I keep wondering why no one has brought up the fact that independent ratings of the complexity of the math and ELA tests revealed a serious mismatch with ratings done by DOE staff. The mismatches were systematic, so the math items were less complex than intended and the ELA items were more complex. The DOE should have had these questions evaluated but did not have time, so they did it in house. This problem can come home to roost when proficiency levels are created.
I posted about this earlier. I object to the word ‘slightly’ that was used in the report. Over one third of the items were affected. This is not a ‘slight’ problem.

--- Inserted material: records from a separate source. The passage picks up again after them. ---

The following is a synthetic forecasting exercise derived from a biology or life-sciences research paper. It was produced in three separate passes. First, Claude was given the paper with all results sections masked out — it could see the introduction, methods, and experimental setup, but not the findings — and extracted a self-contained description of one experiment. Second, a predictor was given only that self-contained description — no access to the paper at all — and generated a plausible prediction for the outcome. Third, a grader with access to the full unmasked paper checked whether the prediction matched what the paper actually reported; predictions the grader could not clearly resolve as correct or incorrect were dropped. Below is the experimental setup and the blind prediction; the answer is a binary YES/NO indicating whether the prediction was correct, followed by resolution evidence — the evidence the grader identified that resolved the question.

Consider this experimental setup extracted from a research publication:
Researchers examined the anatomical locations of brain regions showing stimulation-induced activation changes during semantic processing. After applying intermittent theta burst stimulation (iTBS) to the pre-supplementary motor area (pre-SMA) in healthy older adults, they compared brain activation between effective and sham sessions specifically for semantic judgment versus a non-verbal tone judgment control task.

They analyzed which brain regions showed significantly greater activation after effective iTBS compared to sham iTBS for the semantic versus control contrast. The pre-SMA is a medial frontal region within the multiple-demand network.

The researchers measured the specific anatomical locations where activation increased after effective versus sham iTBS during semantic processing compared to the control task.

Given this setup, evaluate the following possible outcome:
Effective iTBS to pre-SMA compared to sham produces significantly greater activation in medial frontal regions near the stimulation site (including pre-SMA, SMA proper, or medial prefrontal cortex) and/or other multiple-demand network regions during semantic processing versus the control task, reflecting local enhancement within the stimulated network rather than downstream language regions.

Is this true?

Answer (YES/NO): NO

Here’s the data:
DOK ratings were slightly lower than intended in math because somewhat more items were intended to reflect level 2 but were rated level 1. Thirty-six percent of the math items were rated below the intended level.
DOK ratings were slightly higher expected in ELA because many were intended to reflect level 3 but were rated at level 2. Thirty seven percent of the ELA items were rated above the intended level.
Questions need to be asked about the way in which the DOE will adjust proficiency this year and in following years. With a mismatch of items and standards plus a mismatch of item complexity, one wonders what proficiency means.